▶ PROBLEMA BREVE 1: Según el hilo de foro sobre reparación electrónica, ¿por qué recomienda frica revisar el puente rectificador ante la consulta por 240 V en vez de 340 V? Explíquelo en una a tres oraciones.
▶ PROBLEMA BREVE 2: Continúe el hilo de foro sobre reparación electrónica a partir del último mensaje citado.
*** TEXTO EXTRAÍDO ***
Alguien que haya reparado y sepa por qué puede ser que tenga 240v en vez de 340?


----------



## frica

Revisa el puente rectificador. En otras ocasiones he visto que si el puente rectificador tiene problemas, el condensador de filtro principal podría tener voltajes bajos. También revisa el mismo condensador principal (mira su capacitancia y ESR).


----------



## saavedraromn

maferfo75 dijo:


> Hola.. Tengo el problema de la foto. Alguna recomendacion para reparar?


Buen día estimado. Mi nombre es Romina. Tengo el mismo problema que Ud. Se quemaron las mismas pistas y diodos en ña placa de mi equipo. Pudo solucionarlo? Como lo hizo? Estaría muy agradecida por su ayuda. Saludos cordiales


----------



## turcobein

zepeddie dijo:


> Buenas! Alguno a podido hacer un esquema de la famosa caja amarilla?
> Tengo una consola de estas que no enciende, sólo enciende el Led D2 de la placa (que deduje que es parte del funcionamiento normal).
*** INFORMACIÓN PROPORCIONADA ***
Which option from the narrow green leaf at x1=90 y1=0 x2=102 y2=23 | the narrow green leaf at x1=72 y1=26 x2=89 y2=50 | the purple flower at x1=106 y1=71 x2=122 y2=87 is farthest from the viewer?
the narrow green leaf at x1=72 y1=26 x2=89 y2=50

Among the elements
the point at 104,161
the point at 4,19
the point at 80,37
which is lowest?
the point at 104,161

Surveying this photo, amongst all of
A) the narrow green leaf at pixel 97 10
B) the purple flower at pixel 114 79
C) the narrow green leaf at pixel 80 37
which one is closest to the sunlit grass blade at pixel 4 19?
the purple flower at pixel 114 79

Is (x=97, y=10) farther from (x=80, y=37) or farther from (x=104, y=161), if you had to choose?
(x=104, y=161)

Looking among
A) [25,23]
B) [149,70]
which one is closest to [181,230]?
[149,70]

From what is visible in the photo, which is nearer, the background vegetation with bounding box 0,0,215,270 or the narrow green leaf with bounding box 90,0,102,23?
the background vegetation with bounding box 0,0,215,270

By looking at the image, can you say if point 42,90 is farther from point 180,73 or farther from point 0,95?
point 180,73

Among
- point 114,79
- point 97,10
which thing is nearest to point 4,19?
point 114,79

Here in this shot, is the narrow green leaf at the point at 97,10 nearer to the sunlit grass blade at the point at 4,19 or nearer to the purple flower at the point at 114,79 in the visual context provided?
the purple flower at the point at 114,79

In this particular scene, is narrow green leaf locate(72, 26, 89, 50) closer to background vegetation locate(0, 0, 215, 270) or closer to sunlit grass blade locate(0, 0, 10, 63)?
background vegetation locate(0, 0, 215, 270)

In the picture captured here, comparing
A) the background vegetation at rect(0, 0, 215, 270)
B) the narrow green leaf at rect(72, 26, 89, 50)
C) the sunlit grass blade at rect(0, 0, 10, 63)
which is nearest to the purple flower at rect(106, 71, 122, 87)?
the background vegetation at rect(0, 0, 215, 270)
***
▶ RESULTADO 1: Frica recomienda revisarlo porque ha visto en otras ocasiones que, cuando el puente rectificador tiene problemas, el condensador de filtro principal puede presentar voltajes bajos. Por eso aconseja revisar también ese condensador y medir su capacitancia y su ESR.

▶ RESULTADO 2:
> Lo que tengo de raro, respecto al diagrama que conseguí de la fuente, es que la pista de la pata 6 de la caja amarilla va a L2, cosa que no está en el diagrama. (L2 sería V-, NO es un inductor)
> Y por otro lado en los capacitores de la fuente tengo 240v , en vez de los 340v que figuran en el diagrama. (la tensión de linea es 220vac)



*zepeddie*
Se pudo solucionar? tengo la misma falla, deduzco que no oscila el Viper (lo reemplacé por un viper22a) y que por eso no arranca la placa del IR2153. tengo 310V en el filtro principal y en la para 1 de la placa del Viper, pero vi que en el esquema dice 167v. Mido tomando "L" como masa, está bien eso?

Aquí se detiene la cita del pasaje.